Text shown:
◆ ◆ ◆

Drivers of cardiovascular disease in metabolic dysfunction-associated steatotic liver disease: the threats of oxidative stress

Abstract

Non-alcoholic fatty liver disease (NAFLD), now known as metabolic-associated steatotic liver disease (MASLD), is the most common liver disease worldwide, with a prevalence of 38%. In these patients, cardiovascular disease (CVD) is the number one cause of mortality rather than liver disease. Liver abnormalities per se due to MASLD contribute to risk factors such as dyslipidemia and obesity and increase CVD incidents. In this review we discuss hepatic pathophysiological changes the liver of MASLD leading to cardiovascular risks, including liver sinusoidal endothelial cells, insulin resistance, and oxidative stress with a focus on glutathione metabolism and function. In an era where there is an increasingly robust recognition of what causes CVD, such as the factors included by the American Heart Association in the recently developed PREVENT equation, the inclusion of liver disease may open doors to how we approach treatment for MASLD patients who are at risk of CVD.

Keywords: MASLD; cardiovascular risk; glutathione; insulin resistance; liver sinusoid; oxidative stress; remdesivir; steatosis.

Figure 1

New nomenclature and criteria. Transition from the old NAFLD nomenclature to the new MASLD terminology, highlighting key differences in diagnostic criteria. The old NAFLD criteria focused primarily on hepatic steatosis whereas the new MASLD criteria take into account a broader range of metabolic risk factors.

Figure 2

Liver sinusoidal endothelial cells (LSECs) in MASLD. Normal LSEC has a unique fenestrae by which macromolecules may transfer between the bloodstream and space of Disse (space between hepatocytes and sinusoid). LSEC reduces fenestrae and differentiates or capillarizes in the liver of MASLD. In the presence of normal LSEC, triglyceride-rich chylomicron remnants are removed from the bloodstream (vascular lumen → fenestrae → space of Disse). Similarly, VLDL enters the bloodstream via LSEC fenestrae. With the loss of fenestrae, both of these processes are impaired, driving atherosclerosis and hepatic steatosis respectively.

Figure 3

Insulin resistance in MASLD. One major consequence of steatosis is hepatic insulin resistance. In one of the mechanism, this can occur via PKCε mediated inhibition of IRS2 phosphorylation, thus dampening the effects of insulin. This impairment drives hyperglycemia and hyperinsulinemia, which in turn stimulate de novo lipogenesis, exacerbate fat accumulation in the liver and perpetuate a detrimental cycle affecting systemic metabolism. DNL, de novo lipogenesis; PKC, protein kinase C; DAG, diacylglycerol; IRS, insulin receptor substrate.

◆ ◆ ◆

The data:
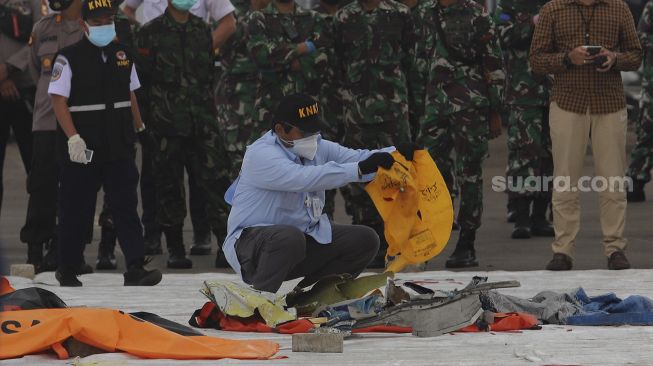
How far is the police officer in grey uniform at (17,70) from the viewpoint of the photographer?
1199 cm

◆ ◆ ◆

What you will do:
a: Rewrite the MASLD review starting with "New nomenclature and" and going on through "metabolic risk factors.", replacing "diagnostic criteria" with "diagnostic requirements".
b: Answer these questions from the MASLD review:
(i) What worldwide prevalence does the MASLD review give for the disease?
(ii) What name is given to the space between hepatocytes and sinusoid?
(iii) What mediates the inhibition of IRS2 phosphorylation in the mechanism described for hepatic insulin resistance?
Answer only from the MASLD review.

Task-by-task solutions:
a:
New nomenclature and criteria. Transition from the old NAFLD nomenclature to the new MASLD terminology, highlighting key differences in diagnostic requirements. The old NAFLD criteria focused primarily on hepatic steatosis whereas the new MASLD criteria take into account a broader range of metabolic risk factors.

b:
(i) 38%
(ii) The space of Disse
(iii) PKCε